Employment in Northern Ireland has dipped for first time in four years, a business barometer shows, adding to the sense that the private sector is battening down the hatches as it tries to limit overheads before April’s increase in employer national insurance contributions.
But the latest Ulster Bank regional growth tracker (previously known as the PMI) revealed that business confidence regained some ground in February, with manufacturers particularly bullish in the outlook.
And that mirrors some of the findings in separate analysis from Danske Bank, which showed that consumer confidence edged up in the fourth quarter of 2024 as people feeling more optimistic about their current and future finances.
The Ulster Bank growth tracker signalled ongoing reductions in business activity locally, where a fall in staffing levels came after a prolonged period of job creation.

Firms scaled back their workforce numbers for the first time since 2021, in part due to efforts to limit overheads.
The headline Business Activity Index, which measures the month-on-month change in the combined output of the local private sector, read 44.9 in February, a touch lower than the reading of 45 in January and below the 50 no-change mark for the third month running.

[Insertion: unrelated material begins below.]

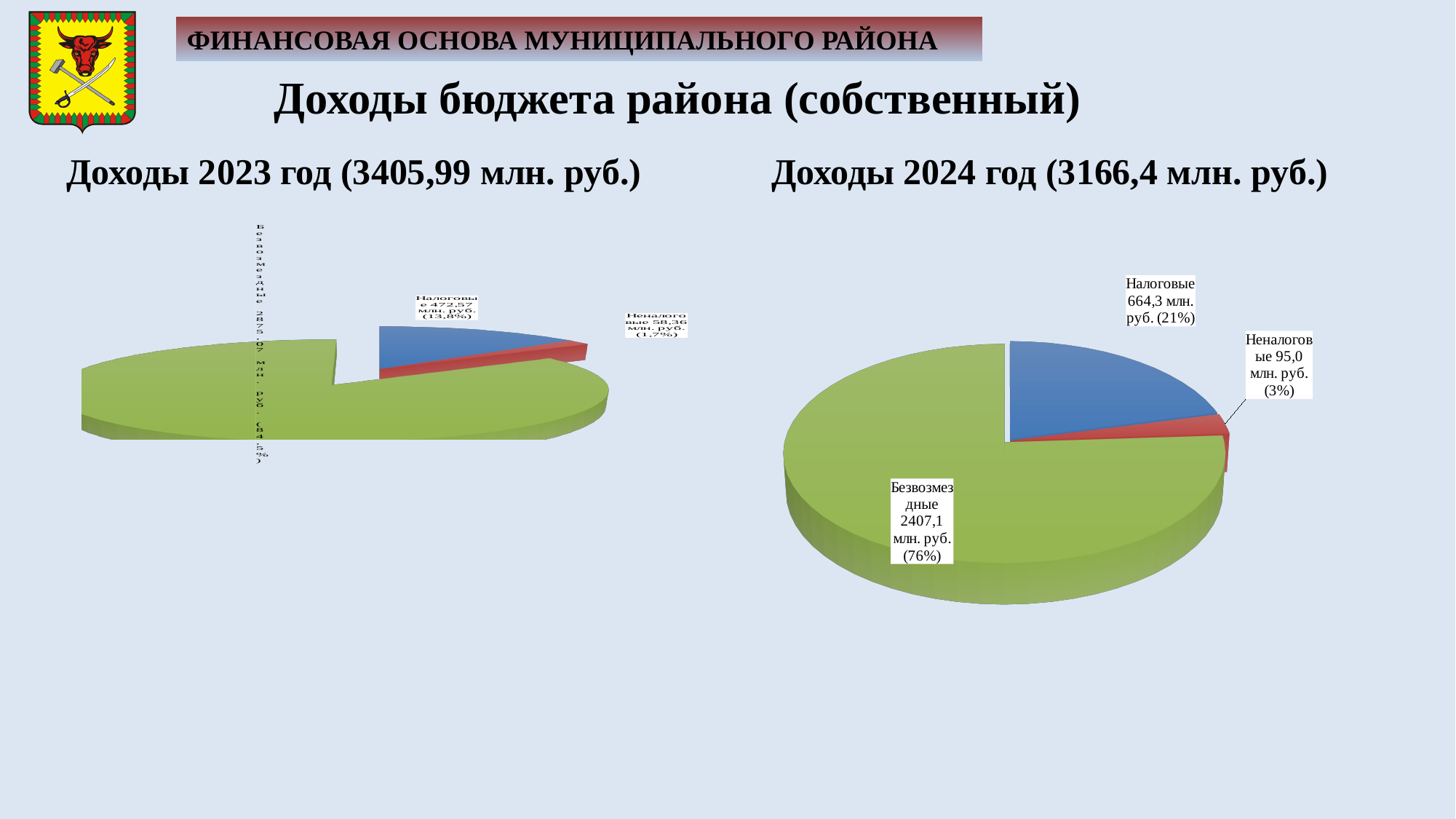
What kind of chart is used for 'Доходы 2024 год (3166,4 млн. руб.)'? Pie chart In the 'Доходы 2024 год' chart, which category is the smallest? Неналоговые In the 'Доходы 2024 год' chart, what colour is the Безвозмездные slice? Green In the 'Доходы 2023 год' chart, what is the value for Налоговые? 472,57 млн. руб. In the 'Доходы 2024 год' chart, what is the value for Налоговые? 664,3 млн. руб. In the 'Доходы 2024 год' chart, what is the difference between Налоговые and Неналоговые? 569,3 млн. руб. In the 'Доходы 2024 год' chart, which category is the largest? Безвозмездные In the 'Доходы 2024 год' chart, what is the value for Неналоговые? 95,0 млн. руб. In the 'Доходы 2023 год' chart, which is larger, Налоговые or Неналоговые? Налоговые In the 'Доходы 2023 год' chart, what share of the pie is Неналоговые? 1,7% In the 'Доходы 2024 год' chart, what share of the pie is Безвозмездные? 76% In the 'Доходы 2024 год' chart, how many slices does the pie have? 3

Three of the four categories covered by the report saw activity decrease in February. The sharpest contractions were in construction and retail, while services activity fell for the first time in 16 months. But manufacturing production continued to expand.
NatWest chief economist Sebastian Burnside said: “Both input costs and output prices rose at the sharpest rates in almost two years, with costs up more quickly in Northern Ireland than anywhere else in the UK.
“The overall downturn continued to be driven by the construction and retail categories, but there were signs of emerging weakness in services as well.”
Meanwhile Danske Bank’s quarterly consumer confidence index rose by four points to 132 between last October and December as people also reported improved expectations of spending on high-value products.
It said optimism over the region’s political stability and the lower rate of inflation also contributed to the brighter outlook.
Its analysis showed sentiment increased by 18 points over the course of the year, reflecting consumer resilience in the face of underlying challenges, including the lingering impact of higher prices and higher interest rates.
Confidence was around 9% above the survey’s long-term average, with a notable boost coming from the improvement in sentiment regarding current finances, which reached a three-year high in the final quarter of 2024.
Danske Bank economist Hannah Martin said: “Consumer confidence rose at the end of 2024 following the loss of momentum in quarter three, as people felt more positive about their current and future finances.
“Most of the 1,000 survey respondents reported that they expected to spend the same amount, or more, on higher value-items such as furniture or holidays over the coming year, with lower inflation and rising wages both adding to their spending power.”